Among the GC contenders Primož Roglič is the best pick, he won a string of time trials last year and the course suits with the mix of fast roads and climbing. He should pull ahead of Tadej Pogačar on the flat, with the UAE Emirates rider still likely to be well in the top-10 today. Yes Pogačar won the Slovenian title in June but that was all uphill. Jumbo-Visma have other options, Tom Dumoulin would be an obvious pick but has folded in to help Roglič as his form’s not so strong but this is his kind of stage, while Wout van Aert has to be a contender as well, look to see if he can set the fastest time to the second checkpoint and how much he can hold on up the climb.
Among the other GC contenders Richie Porte will really like this stage and is an outsider for the stage win and he’s got the carrot of the podium if he can reclaim 99 seconds on Miguel Angel Lopez, that’s a tough ask at almost 3 seconds per kilometre. The Colombian can blow hot and cold in the time trials but has improved in the last two years, is in form and thrives in the final week of a grand tour.

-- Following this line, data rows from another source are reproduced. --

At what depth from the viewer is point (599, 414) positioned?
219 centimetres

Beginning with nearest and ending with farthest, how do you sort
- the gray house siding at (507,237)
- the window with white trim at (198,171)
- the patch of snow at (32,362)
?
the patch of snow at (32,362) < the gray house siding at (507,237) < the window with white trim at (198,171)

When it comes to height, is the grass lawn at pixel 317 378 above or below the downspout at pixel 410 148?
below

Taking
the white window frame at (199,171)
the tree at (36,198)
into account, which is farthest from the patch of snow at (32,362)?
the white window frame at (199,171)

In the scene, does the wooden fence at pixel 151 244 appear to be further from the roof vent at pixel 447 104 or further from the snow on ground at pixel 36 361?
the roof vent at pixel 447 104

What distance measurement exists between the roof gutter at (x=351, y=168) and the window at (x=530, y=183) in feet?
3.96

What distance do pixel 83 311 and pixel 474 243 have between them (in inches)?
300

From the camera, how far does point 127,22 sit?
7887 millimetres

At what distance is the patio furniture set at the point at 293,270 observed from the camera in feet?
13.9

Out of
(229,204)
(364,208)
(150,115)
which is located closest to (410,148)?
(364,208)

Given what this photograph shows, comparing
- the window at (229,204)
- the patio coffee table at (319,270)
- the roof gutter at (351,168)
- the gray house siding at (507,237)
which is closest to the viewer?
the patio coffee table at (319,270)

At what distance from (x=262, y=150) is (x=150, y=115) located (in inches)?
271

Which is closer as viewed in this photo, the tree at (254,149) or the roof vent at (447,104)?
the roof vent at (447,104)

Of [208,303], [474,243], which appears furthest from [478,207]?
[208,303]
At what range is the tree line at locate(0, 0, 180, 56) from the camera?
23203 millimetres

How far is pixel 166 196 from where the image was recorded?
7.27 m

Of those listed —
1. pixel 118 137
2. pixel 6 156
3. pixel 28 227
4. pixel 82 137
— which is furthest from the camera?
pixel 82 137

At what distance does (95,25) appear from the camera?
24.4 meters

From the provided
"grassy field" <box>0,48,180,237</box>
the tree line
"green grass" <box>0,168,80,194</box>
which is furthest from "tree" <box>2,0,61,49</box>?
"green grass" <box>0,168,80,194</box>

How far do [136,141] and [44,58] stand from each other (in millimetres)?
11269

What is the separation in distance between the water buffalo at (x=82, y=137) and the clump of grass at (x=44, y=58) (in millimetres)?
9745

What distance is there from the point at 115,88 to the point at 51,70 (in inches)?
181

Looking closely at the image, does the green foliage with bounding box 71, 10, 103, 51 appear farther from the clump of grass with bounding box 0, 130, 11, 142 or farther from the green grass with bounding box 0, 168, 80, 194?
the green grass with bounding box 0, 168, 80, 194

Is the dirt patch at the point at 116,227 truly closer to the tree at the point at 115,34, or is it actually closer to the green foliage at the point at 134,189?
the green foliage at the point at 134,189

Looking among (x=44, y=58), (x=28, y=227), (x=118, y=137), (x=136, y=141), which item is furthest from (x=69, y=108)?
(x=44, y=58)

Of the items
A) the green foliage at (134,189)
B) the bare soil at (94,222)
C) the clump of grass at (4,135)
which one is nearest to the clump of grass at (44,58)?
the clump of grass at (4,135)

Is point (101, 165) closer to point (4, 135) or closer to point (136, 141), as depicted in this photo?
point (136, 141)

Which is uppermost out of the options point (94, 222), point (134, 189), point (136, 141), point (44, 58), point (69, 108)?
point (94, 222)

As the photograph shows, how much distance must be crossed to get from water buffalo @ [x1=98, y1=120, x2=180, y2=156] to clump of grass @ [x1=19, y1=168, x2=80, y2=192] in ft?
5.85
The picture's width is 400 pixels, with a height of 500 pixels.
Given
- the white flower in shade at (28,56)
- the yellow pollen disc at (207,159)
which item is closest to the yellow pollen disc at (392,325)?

- Bike changes are permitted but there is no dedicated zone for mechanics to wait in, instead any change must be done via the team car and the commissaires will be watching for pushes longer than five seconds. It can make sense to change bikes, to ditch the TT bike with a heavier frame, heavier wheels, heavier bars but it’s also a bad look for bike sponsors, it’s broadcasting their TT bikes are slow uphill. It’s down to rider taste as well, when Tom Dumoulin won the TT Worlds in Bergen he didn’t swap bikes for the climb to Fløyen but plenty of others did and are likely to do it today, it’s a longer climb than Fløyen
- KoM: Carapaz leads the mountains competition with 74 points, ahead of Pogačar (72 points) and Roglič (67 points). The final climb is timed and the fastest six riders get 10-8-6-4-2-1 points respectively so Carapaz is likely to use the first 30km today as an extended warm-up to save himself for his fastest possible time up the climb. Can he do it? Probably, he’s excellent at a 20 minute effort but there’s a matrix of outcomes. If there’s a tie on points then Carapaz wins as he’s won two HC category climbs, the Madeleine and the Glières, to Pogačar’s Grand Colombier.
|Richie Porte, Wout van Aert|
|Dumoulin, Martinez, Kämna, Asgreen, Schachmann|
Weather: turning cloudy and a band of rain is due to pass over the course in the afternoon, a top temperature of 23°C.
TV: the show starts with lanterne rouge Roger Kluge off at 1.00pm CEST and riders go at 90 second intervals at first and then every two minutes for the last 75 riders. Roglič starts at 5.14pm and should finish around 6.00pm CEST.